_Instruction_. Put the entries starting at the line containing "How far are" and ending at the line containing "1899 millimetres" into a two-column CSV with the columns entry_text and answer. Give one row per entry, quote each field, and replace line breaks with spaces.

Extracted data entries
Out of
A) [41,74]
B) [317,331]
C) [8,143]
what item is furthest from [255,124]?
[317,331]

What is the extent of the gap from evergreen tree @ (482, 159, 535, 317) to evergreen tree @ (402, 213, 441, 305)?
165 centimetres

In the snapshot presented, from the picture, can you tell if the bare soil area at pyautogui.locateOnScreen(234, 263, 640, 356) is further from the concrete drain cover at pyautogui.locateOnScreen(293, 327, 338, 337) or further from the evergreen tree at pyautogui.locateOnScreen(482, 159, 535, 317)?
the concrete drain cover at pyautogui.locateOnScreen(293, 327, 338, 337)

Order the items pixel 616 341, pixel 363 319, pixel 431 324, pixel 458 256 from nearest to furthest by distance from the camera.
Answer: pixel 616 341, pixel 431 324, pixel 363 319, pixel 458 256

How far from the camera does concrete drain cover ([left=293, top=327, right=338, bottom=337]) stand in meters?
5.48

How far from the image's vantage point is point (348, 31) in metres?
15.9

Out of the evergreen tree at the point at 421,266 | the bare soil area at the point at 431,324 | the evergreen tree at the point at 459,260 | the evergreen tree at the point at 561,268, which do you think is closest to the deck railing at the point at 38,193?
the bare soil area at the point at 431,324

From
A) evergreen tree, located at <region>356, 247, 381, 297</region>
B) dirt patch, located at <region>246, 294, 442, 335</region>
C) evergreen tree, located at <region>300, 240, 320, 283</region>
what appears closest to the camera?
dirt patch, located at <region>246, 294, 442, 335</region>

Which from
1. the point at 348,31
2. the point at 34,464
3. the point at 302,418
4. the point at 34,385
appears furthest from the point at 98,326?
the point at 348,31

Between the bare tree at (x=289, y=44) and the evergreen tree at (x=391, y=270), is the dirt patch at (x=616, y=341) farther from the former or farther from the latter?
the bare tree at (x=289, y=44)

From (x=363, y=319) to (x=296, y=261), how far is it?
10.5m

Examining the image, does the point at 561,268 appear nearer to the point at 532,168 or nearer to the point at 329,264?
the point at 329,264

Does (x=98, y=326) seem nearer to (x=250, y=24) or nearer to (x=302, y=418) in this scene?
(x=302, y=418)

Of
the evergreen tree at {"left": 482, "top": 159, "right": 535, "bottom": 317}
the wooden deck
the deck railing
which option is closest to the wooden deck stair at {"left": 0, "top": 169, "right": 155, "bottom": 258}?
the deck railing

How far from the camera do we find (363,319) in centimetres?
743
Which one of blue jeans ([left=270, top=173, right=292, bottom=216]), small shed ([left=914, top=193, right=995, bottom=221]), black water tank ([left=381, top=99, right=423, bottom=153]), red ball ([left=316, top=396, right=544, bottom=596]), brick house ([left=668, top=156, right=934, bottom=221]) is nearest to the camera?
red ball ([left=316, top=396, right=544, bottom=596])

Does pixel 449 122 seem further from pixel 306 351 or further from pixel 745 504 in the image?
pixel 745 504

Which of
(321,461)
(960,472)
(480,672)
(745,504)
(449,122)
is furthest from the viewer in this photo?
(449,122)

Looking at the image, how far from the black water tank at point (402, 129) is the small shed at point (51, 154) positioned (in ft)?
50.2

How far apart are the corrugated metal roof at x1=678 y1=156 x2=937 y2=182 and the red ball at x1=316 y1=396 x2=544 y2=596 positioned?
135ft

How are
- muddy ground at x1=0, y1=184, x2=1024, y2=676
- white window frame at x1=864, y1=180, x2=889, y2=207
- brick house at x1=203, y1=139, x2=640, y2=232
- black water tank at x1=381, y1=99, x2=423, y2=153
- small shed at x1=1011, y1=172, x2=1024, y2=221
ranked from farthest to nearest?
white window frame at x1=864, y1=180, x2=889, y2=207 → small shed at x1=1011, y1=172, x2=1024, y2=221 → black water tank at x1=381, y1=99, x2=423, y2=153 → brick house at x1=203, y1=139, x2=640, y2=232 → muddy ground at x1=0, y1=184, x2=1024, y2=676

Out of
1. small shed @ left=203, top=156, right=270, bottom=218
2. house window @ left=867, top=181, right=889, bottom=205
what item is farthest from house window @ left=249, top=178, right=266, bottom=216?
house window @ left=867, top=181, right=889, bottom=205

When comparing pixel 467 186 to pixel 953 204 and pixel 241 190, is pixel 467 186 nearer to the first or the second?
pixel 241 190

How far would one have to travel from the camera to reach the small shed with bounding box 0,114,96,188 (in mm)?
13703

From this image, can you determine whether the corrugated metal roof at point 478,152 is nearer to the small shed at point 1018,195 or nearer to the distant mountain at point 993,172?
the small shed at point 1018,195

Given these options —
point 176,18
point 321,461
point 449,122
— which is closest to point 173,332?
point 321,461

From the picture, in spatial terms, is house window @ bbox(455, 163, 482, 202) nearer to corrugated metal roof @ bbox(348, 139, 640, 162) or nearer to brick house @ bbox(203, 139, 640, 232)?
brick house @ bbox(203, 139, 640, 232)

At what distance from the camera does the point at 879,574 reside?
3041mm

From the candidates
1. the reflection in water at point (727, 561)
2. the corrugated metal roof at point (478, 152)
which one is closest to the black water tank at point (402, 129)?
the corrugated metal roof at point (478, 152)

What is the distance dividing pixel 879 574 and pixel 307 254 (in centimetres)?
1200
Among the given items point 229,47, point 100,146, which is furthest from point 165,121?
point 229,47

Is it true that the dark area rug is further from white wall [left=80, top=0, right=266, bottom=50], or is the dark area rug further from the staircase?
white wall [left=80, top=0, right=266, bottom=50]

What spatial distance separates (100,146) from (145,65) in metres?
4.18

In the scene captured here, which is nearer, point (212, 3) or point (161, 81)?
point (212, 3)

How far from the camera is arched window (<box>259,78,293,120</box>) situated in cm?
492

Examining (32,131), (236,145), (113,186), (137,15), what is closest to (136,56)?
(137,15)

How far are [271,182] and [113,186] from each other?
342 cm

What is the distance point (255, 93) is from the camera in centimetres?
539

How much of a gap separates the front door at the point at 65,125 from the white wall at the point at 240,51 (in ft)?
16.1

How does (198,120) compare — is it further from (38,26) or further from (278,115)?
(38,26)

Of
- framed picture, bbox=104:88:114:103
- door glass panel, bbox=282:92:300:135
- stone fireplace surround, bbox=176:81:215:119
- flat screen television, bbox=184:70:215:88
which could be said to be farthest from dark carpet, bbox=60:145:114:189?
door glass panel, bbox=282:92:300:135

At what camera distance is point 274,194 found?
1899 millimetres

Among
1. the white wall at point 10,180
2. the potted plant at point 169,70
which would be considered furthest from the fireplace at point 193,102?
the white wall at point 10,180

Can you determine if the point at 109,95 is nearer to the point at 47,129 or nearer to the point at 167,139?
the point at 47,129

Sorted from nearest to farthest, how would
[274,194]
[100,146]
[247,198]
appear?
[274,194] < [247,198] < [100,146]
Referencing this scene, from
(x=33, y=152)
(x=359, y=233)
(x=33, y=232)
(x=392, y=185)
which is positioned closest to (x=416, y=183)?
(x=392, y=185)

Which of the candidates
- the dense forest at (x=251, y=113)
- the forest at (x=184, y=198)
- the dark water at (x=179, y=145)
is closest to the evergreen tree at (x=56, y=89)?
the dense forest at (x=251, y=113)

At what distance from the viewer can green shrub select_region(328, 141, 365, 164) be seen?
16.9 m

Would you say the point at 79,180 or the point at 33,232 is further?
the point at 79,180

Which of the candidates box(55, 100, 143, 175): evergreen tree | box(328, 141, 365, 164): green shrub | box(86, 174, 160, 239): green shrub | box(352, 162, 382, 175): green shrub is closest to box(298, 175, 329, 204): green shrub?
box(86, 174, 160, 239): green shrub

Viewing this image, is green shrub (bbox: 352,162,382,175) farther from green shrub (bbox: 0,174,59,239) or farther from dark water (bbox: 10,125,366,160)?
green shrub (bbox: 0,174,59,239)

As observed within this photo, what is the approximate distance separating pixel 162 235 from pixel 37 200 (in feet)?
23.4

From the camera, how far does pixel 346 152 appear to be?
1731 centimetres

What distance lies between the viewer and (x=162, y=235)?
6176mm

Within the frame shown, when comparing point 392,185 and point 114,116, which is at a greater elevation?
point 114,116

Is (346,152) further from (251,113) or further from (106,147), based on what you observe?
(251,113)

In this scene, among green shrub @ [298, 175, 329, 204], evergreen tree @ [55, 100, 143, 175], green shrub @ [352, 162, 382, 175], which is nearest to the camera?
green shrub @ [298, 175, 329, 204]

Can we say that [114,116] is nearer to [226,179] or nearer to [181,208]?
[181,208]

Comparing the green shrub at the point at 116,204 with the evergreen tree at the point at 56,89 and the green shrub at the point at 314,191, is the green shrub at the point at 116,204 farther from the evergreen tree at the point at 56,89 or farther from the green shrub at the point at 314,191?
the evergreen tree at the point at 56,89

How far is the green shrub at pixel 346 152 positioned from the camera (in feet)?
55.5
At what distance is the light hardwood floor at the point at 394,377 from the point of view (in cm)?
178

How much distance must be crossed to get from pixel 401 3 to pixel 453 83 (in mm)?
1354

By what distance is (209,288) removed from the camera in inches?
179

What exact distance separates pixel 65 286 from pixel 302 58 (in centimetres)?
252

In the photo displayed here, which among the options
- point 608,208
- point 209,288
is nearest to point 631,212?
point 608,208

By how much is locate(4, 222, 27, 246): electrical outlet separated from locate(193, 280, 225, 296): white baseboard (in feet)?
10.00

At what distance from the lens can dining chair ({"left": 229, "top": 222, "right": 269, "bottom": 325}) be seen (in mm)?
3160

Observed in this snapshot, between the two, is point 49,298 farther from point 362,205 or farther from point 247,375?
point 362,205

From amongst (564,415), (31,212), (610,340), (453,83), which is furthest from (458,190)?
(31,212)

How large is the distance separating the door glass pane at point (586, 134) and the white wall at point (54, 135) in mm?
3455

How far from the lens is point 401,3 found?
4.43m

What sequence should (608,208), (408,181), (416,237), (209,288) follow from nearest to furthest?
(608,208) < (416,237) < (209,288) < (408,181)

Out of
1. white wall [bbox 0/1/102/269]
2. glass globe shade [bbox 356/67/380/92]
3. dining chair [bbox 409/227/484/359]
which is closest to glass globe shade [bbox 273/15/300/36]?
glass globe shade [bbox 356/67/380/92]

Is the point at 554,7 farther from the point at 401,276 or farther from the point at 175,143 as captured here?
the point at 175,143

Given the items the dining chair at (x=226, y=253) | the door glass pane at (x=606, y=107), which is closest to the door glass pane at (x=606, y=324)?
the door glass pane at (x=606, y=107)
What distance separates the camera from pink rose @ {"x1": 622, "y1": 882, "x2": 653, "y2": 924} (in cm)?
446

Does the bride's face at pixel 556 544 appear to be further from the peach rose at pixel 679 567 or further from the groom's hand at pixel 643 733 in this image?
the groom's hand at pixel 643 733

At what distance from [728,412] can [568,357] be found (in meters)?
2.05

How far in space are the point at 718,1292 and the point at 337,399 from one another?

_Response to the exercise_.
entry_text,answer
"How far are [271,182] and [113,186] from each other?","342 cm"
"What is the distance point (255, 93) is from the camera in centimetres?","539"
"How much of a gap separates the front door at the point at 65,125 from the white wall at the point at 240,51 (in ft)?","16.1"
"How does (198,120) compare — is it further from (38,26) or further from (278,115)?","(38,26)"
"Of - framed picture, bbox=104:88:114:103 - door glass panel, bbox=282:92:300:135 - stone fireplace surround, bbox=176:81:215:119 - flat screen television, bbox=184:70:215:88 which could be said to be farthest from dark carpet, bbox=60:145:114:189?","door glass panel, bbox=282:92:300:135"
"At what camera distance is point 274,194 found?","1899 millimetres"